## Record set

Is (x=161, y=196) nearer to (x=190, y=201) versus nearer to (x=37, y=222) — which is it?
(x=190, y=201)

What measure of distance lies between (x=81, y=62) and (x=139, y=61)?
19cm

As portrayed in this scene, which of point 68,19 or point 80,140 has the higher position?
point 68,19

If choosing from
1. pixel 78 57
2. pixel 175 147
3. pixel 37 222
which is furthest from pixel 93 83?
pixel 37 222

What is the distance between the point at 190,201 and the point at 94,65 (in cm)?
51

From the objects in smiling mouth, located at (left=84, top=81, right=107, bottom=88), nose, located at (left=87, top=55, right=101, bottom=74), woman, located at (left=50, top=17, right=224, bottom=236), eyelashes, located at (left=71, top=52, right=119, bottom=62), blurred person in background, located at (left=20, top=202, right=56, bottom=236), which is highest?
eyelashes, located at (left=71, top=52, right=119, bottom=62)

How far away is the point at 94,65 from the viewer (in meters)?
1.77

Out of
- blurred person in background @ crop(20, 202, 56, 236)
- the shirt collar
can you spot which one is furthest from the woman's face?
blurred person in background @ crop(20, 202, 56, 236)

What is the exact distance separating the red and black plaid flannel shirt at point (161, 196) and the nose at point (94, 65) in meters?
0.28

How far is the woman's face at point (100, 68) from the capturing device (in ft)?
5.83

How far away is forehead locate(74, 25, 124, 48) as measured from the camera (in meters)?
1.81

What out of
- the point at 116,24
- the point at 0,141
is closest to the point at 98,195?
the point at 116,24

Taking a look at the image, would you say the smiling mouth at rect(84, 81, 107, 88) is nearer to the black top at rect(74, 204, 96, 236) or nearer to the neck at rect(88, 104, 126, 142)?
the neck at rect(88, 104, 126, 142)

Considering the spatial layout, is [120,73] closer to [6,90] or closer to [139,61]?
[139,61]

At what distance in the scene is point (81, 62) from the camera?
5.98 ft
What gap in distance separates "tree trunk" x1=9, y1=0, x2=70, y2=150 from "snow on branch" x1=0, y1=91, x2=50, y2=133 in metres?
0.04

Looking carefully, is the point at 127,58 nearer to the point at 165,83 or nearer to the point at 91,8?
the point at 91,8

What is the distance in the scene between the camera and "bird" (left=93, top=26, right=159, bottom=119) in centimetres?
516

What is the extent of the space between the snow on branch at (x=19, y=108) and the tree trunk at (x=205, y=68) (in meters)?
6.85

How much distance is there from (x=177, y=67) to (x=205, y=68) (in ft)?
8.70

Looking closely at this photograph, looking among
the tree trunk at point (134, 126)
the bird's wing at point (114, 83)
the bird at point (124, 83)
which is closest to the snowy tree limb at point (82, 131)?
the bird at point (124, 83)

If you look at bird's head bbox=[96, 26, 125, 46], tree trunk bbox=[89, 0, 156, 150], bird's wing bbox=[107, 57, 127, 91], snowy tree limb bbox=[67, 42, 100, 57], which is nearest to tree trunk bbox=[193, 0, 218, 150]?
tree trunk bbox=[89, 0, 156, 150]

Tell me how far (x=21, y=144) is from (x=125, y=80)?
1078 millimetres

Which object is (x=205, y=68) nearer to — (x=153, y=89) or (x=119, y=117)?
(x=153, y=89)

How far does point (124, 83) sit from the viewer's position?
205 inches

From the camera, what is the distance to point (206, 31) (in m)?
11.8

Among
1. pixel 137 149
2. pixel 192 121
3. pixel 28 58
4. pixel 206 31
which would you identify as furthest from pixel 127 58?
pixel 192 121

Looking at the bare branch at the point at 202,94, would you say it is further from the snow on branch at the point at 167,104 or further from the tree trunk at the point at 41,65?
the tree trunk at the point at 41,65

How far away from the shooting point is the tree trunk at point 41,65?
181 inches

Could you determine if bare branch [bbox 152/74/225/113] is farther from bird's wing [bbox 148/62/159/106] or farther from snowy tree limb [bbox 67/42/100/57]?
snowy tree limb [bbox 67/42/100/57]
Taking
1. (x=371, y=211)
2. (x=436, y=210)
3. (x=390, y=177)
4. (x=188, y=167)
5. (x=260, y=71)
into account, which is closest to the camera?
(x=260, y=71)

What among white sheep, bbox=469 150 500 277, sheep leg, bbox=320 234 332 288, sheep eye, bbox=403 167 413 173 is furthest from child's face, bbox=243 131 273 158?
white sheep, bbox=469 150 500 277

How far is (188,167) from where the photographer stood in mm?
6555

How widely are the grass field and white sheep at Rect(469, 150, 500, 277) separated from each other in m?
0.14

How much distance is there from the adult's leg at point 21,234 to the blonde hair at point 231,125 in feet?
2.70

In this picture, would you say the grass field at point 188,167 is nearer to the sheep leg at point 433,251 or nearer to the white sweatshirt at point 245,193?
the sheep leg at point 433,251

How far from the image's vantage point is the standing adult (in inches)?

## Exercise requirements
Show each line of the items above that contains the word "person", copied in full.

## Completed exercise
From the objects in smiling mouth, located at (left=84, top=81, right=107, bottom=88), nose, located at (left=87, top=55, right=101, bottom=74), woman, located at (left=50, top=17, right=224, bottom=236), eyelashes, located at (left=71, top=52, right=119, bottom=62), blurred person in background, located at (left=20, top=202, right=56, bottom=236), which is highest?
- blurred person in background @ crop(20, 202, 56, 236)
blurred person in background @ crop(20, 202, 56, 236)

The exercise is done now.